-- Begin Record excerpts --
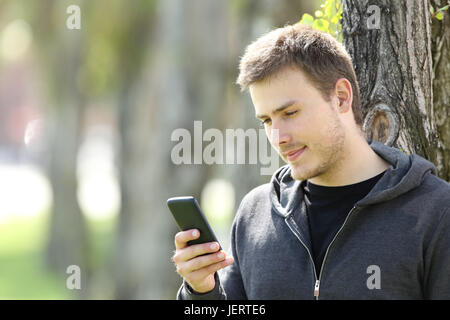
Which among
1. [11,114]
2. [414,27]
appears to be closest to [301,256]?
[414,27]

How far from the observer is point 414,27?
404cm

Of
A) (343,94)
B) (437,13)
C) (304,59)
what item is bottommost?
(343,94)

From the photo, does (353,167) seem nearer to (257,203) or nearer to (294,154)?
(294,154)

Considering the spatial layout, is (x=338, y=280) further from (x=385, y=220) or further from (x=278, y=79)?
(x=278, y=79)

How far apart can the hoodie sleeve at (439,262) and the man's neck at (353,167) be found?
0.43 m

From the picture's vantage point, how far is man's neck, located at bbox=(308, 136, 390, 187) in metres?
3.41

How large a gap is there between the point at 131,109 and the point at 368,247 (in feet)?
45.7

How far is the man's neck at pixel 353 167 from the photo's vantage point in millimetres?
3412

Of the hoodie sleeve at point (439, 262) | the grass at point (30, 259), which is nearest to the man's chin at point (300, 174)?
the hoodie sleeve at point (439, 262)

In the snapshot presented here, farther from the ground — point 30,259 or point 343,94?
point 343,94

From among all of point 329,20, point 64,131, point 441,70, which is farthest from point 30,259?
point 441,70

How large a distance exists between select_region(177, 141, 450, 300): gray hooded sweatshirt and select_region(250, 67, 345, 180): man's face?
0.73 ft

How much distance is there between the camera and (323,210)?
11.4ft
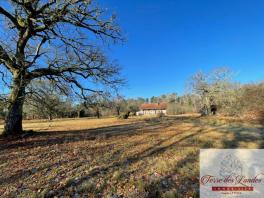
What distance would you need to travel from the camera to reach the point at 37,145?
25.6ft

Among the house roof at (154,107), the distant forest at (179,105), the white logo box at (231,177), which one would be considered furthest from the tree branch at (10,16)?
the house roof at (154,107)

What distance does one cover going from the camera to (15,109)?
9852mm

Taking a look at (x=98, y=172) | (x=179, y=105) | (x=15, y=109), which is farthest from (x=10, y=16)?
(x=179, y=105)

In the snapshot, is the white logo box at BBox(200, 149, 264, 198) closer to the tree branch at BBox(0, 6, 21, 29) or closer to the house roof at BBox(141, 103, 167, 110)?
the tree branch at BBox(0, 6, 21, 29)

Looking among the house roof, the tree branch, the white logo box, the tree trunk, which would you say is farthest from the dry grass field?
the house roof

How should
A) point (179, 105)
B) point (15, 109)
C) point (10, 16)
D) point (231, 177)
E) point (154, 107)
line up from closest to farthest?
point (231, 177)
point (10, 16)
point (15, 109)
point (179, 105)
point (154, 107)

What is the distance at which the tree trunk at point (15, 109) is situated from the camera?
890 centimetres

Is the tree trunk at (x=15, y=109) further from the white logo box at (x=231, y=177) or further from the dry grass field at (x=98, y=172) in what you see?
the white logo box at (x=231, y=177)

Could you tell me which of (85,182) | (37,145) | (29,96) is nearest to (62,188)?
(85,182)

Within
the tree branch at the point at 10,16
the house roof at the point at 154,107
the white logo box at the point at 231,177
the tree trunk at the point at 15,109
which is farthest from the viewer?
the house roof at the point at 154,107

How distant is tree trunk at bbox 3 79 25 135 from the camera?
29.2 feet

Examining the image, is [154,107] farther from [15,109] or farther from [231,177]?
[231,177]

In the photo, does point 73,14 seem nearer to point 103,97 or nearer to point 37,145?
point 103,97

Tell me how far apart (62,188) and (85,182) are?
0.47m
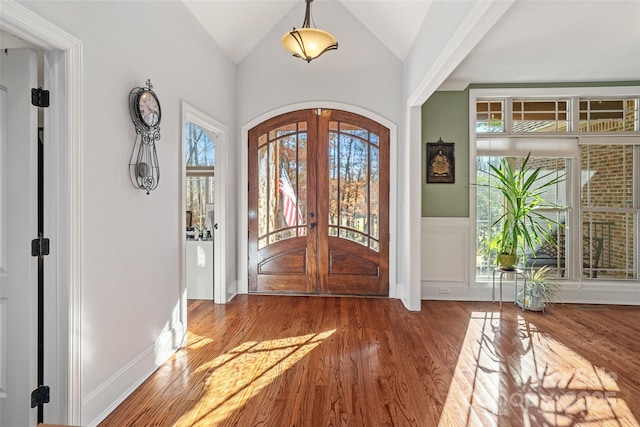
-- End Record excerpts --
> Your instructions:
Could you rewrite the material above, substituting "photographer" for each "camera" and keeping everything else the same? Leave the pictures out of your answer.

> Full output:
Which among
1. [11,114]
2. [414,27]
appears to be closest to [301,256]?
[414,27]

How far from the observer is point 414,27?
404cm

Of
A) (343,94)
B) (437,13)
C) (304,59)
what item is bottommost?
(343,94)

From the photo, does (353,167) seem nearer to (257,203) or nearer to (294,154)?
(294,154)

Considering the spatial layout, is (x=338, y=280) further from (x=385, y=220) or further from (x=278, y=79)?
(x=278, y=79)

How far apart can the hoodie sleeve at (439,262) and the man's neck at (353,167) be found?
0.43 m

From the picture's vantage point, how far is man's neck, located at bbox=(308, 136, 390, 187) in metres?
3.41

How large a gap is there between the point at 131,109 and the point at 368,247 (in feet)?
45.7

How far is the man's neck at pixel 353 167 from the photo's vantage point in millimetres?
3412

Of the hoodie sleeve at point (439, 262) | the grass at point (30, 259), which is nearest to the man's chin at point (300, 174)?
the hoodie sleeve at point (439, 262)

In the snapshot presented here, farther from the ground — point 30,259 or point 343,94?
point 343,94

From among all of point 329,20, point 64,131, point 441,70, which is farthest from point 30,259?
point 441,70

How large a distance exists between select_region(177, 141, 450, 300): gray hooded sweatshirt and select_region(250, 67, 345, 180): man's face?
0.73 ft

How much distance is there between the photographer and (323,210)?
11.4ft
What distance would you need to travel from the photographer to reach the point at 37,145?
25.6ft

Among the house roof at (154,107), the distant forest at (179,105), the white logo box at (231,177), which one would be considered furthest from the tree branch at (10,16)?
the house roof at (154,107)

What distance does one cover going from the photographer to (15,109)?
9852mm

Taking a look at (x=98, y=172) | (x=179, y=105) | (x=15, y=109), which is farthest from (x=10, y=16)?
(x=179, y=105)

In the snapshot, is the white logo box at BBox(200, 149, 264, 198) closer to the tree branch at BBox(0, 6, 21, 29) or closer to the house roof at BBox(141, 103, 167, 110)?
the tree branch at BBox(0, 6, 21, 29)

Looking among the house roof, the tree branch, the white logo box, the tree trunk, which would you say is farthest from the dry grass field?
the house roof

How should
A) point (179, 105)
B) point (15, 109)
C) point (10, 16)
D) point (231, 177)
E) point (154, 107)
line up from closest to farthest?
point (231, 177)
point (10, 16)
point (15, 109)
point (179, 105)
point (154, 107)

What is the distance at which the tree trunk at point (15, 109) is situated from the photographer?
890 centimetres

Is the tree trunk at (x=15, y=109) further from the white logo box at (x=231, y=177) or further from the dry grass field at (x=98, y=172) in what you see?
the white logo box at (x=231, y=177)

Could you tell me which of (85,182) | (37,145) | (29,96) is nearest to (62,188)?
(85,182)

Within
the tree branch at the point at 10,16
the house roof at the point at 154,107
the white logo box at the point at 231,177
the tree trunk at the point at 15,109
which is farthest from the viewer?
the house roof at the point at 154,107

How distant is tree trunk at bbox 3 79 25 135 from the photographer?
29.2 feet

Examining the image, is [154,107] farther from [15,109] or farther from [231,177]?
[231,177]

In the photo, does point 73,14 seem nearer to point 103,97 or nearer to point 37,145?
point 103,97

Tell me how far apart (62,188) and (85,182) are?
0.47m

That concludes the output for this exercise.